Finian McGrath sits at Cabinet as Minister of State for Disabilities. So for the first time we have a voice for people with disabilities at the table where decisions are made. He, An Taoiseach and Government have committed to ratifying the Convention on People with Disabilities later this year. Unlike some other countries, however, our ratification will be meaningful and we’ll pass all the necessary laws before we ratify it.

Recently we saw the publication of the Making Work Pay report by my colleagues the Taoiseach and Minister for Health Simon Harris. The report aims to make it easier for people with disabilities to re-enter work or training.

As part of this initiative, Taoiseach Leo Varadkar also extended the entitlement to a free Travel Pass to five years for people who move off a long-term disability payment into a new job.  Minister Harris is working on legislation to raise the medical card income limits for people on disability allowance. So many people with disabilities fear losing their medical card if they take up work or work more hours. That’s a barrier to opportunity we are going to remove.

Minister Regina Doherty has published legislation to end the requirement that such work has to be rehabilitative in nature. That’s a very old fashioned idea we will see the back of this year.

Work on policy proposals for the new Transport Support Scheme are at an advanced stage, and the next step is to legislate for it. I’ll be pressing for the new scheme to be introduced in 2018.
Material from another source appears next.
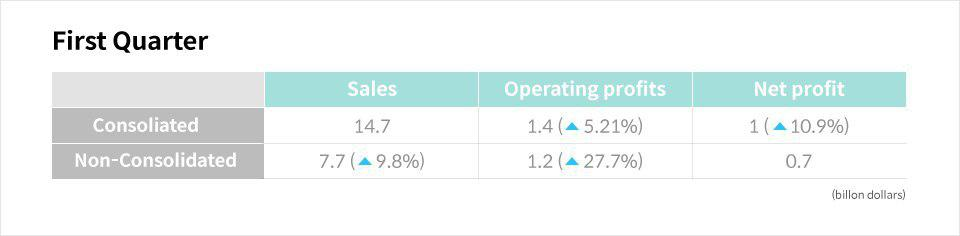 POSCO's sales and operating profit improved both consolidated and non consolidated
HIQA inspection and regulation of residential facilities for people with disabilities was only brought in during 2013. We have seen since then that the regulatory body is committed to excellence and has succeeded in raising standards across the sector.  The conditions in some of these facilities are unacceptable. This difference now is that we are up front about it, take action and inspect again.

We’re proud of our achievements to date, but know that these achievements are not enough. There is always more to do.

Collaboration is the key ingredient to forward progress, and advocates are most effective when appealing to people, rather than attacking them.

So let’s work together to continue this journey, and build a Republic that really does provide opportunity for us all.